• **SELECTED EXTRACT**:
These reactions, domestic and foreign, confirm that, on the one hand, Euroskepticism is popular in Britain and that, on the other, barring a degree of amicable flexibility from the German Chancellor, Mr. Cameron is going to find it difficult or impossible to have his reform proposals taken seriously by other European leaders. This does not mean that his strategy is doomed, but it does mean that tactics are a problem. In particular, the Prime Minister risks finding himself the slave, not the master, of events.

Seven tactical problems can readily be enumerated.

  1. The eurozone bloc and associated countries will press ahead with much greater integration whether Britain likes it or not. Arguments such as those advanced by Mr. Cameron for strengthening national parliamentary control and devolving power will get no further now than they did when Mrs. Thatcher put them in her famous speech in Bruges on September 20, 1988.[20] The “identikit European personality,” against which she warned then, is indeed what the European elites want, and they will run great risks to obtain it.
  2. Britain’s bargaining power is limited because, as noted, so many powers have already been ceded.
  3. The timetable for any British renegotiation, assuming that Mr. Cameron seriously intends one at all, is difficult. Nothing useful can be done before the summer of 2015 because it must be assumed that the Liberal Democrats within the coalition will block it. In the meantime, Europe will not stand still. A new treaty will be prepared.

• **DATA**:
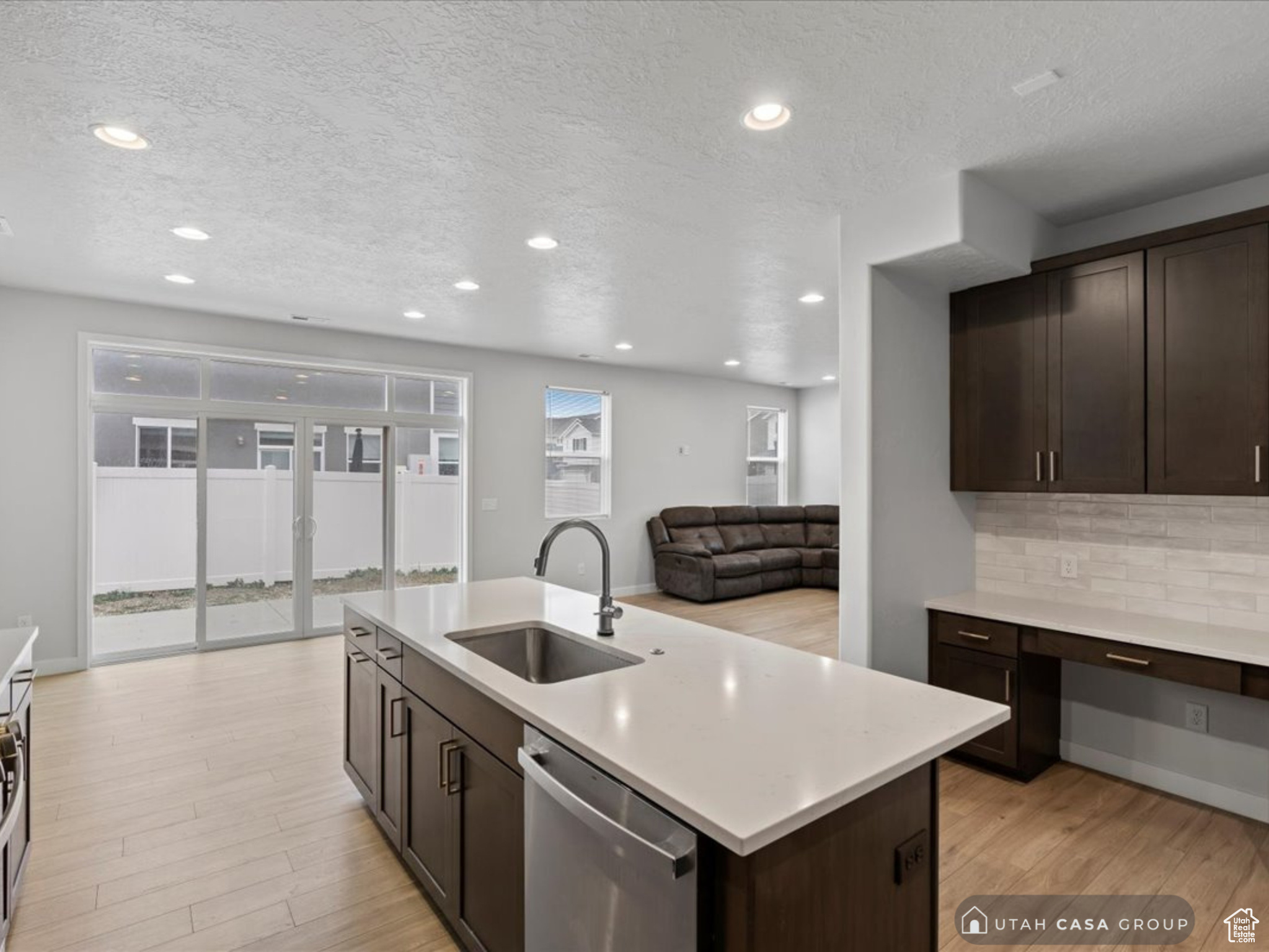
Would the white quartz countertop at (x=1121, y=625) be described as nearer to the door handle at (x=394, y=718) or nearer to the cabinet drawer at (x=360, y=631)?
A: the door handle at (x=394, y=718)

• **GOALS**:
1: In the passage on Cameron's European strategy, on what date did Mrs. Thatcher give her speech in Bruges?
2: Resume the passage on Cameron's European strategy right after its final sentence.
The listing has no part in any of this.

• **TASK-BY-TASK RESULTS**:
1: September 20, 1988.

2:
  4. How will Britain react? If a majority Conservative government should be returned after the next election, a lengthy period of intense negotiation would probably be necessary—longer and more intense, anyway, than the few months of sham “renegotiation” by Harold Wilson’s government in 1975.[21] This is because Article 48 of the Lisbon Treaty formalizes and complicates the process, especially by involving the European Parliament, which (as its President’s words suggest) must be expected to be thoroughly obstructive. Mr. Cameron, however, must have achieved his renegotiation in time for the referendum he has promised in the first half of 2017.
  5. Mr. Cameron has expressed optimism that his campaign to shift the direction of Europe will be successful and that he will secure Britain’s position in it, despite the emergence of a dominant eurozone bloc. But if, as seems clear, he will have little to show for his efforts, he will then have a difficult choice. He will either have to pretend that he has achieved a lot and campaign in the ensuing referendum to stay inside the EU—his preferred choice—or have to advise coming out. He has given credence to so many dangers and disadvantages, however, that the latter course would cause him to find defending a policy of exit highly problematic.
  6. The problem would be acute within his own party. If he campaigns—as did the Conservative Opposition Leader of the day, Mrs. Thatcher, in the 1975 referendum alongside the other main party leaders—for a vote to stay in the EU, he will almost certainly (unlike her) find a majority, and perhaps an overwhelming majority of his highly Euroskeptic Conservative Party, against him. The “yes” lobby might well win, but this would leave Mr. Cameron’s own leadership in precisely the perilous shape that it was in before he promised his referendum in his recent speech.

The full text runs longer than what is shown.